28th May 2008 16:16
Sorry, I had to go anon on this - really didn't want what I'm going to tell you to be associated with my usual name.
Anyway, H2B and I are due to get married next year. I was very excited about it when we first got engaged as I had never met anyone like him before (I've been around the block and all my other boyfriends used to either cheat on me or put me down in some way). Anyway, in short, this guy is a really sweet guy who loves me to bits..... My problem is that I'm not sure anymore. I guess I have the usual wedding jitters and worry about this being 'it' for the rest of my life and although I'm 31 and want to have kids soon enough I also want to do more travelling (I feel that I [b:34t14is9]need[/b:34t14is9] to do it to get it out of my system) but he thinks we can have kids and worry about travelling later. This is a big problem for me that I'm worried we'll get married and I'll look back on my life and think "what if?"
Another problem (and this is really the thing that spurred me on to change my username) is that he seems to be addicted to porn. Now, don't get me wrong, I have no problem with him looking at it, but it always seems to be (along with other times I'm sure) when I've just left the house for an hour or so (for work reasons). Today I'm at home and have been working on his pc cause mine is on the blink and when saving docs I came across stuff that he had looked at on Sat after I had left the house about 20 mins and he knew I'd be back in an hour or two.
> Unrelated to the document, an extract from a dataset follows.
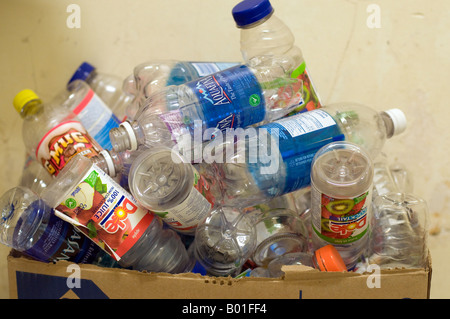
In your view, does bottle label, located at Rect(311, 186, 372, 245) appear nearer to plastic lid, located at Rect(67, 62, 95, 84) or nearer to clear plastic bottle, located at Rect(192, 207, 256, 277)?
clear plastic bottle, located at Rect(192, 207, 256, 277)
I'm just worried that he enjoys doing this more than being with me (even though we do have sex - just not as often as I'd like) and that he'll be thinking of these women while he's with me. I just don't want to spend my life wondering every time I leave the house if he's "at it". (Sorry for the gorey details girls, I just need help here).
I do love him and he's the best thing that's ever happened with me, but I am just having some sort of mental block at the thought of marrying him next year and feel that I need to talk to someone about it (even though I'd be ashamed to say this to anyone I actually know). Please help if you can and sorry for the long post.